◆ **Collected material**
◇ ◇ ◇

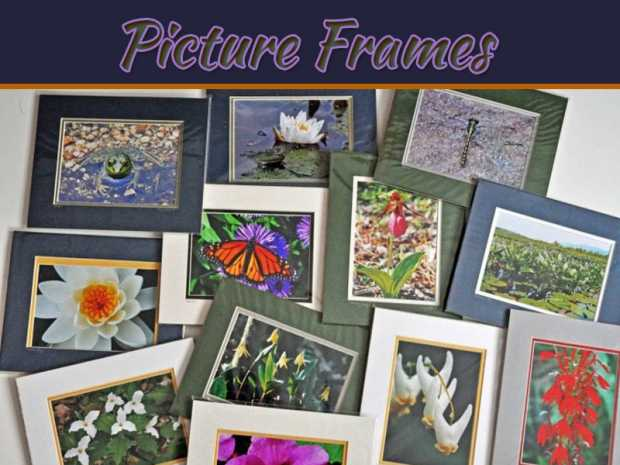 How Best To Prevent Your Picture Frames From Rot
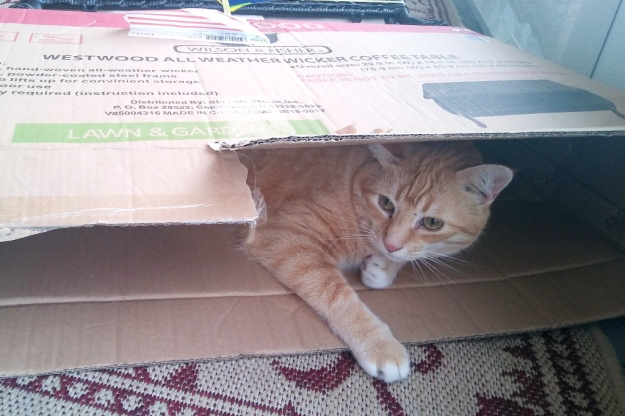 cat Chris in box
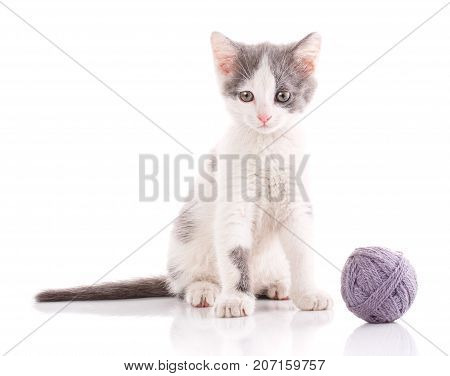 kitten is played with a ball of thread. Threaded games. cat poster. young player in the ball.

◇ ◇ ◇

◆ **What to produce**
Take the data above and repeat it exactly, leaving each picture out.

◆ **Answer to this exercise**
 How Best To Prevent Your Picture Frames From Rot
 cat Chris in box
 kitten is played with a ball of thread. Threaded games. cat poster. young player in the ball.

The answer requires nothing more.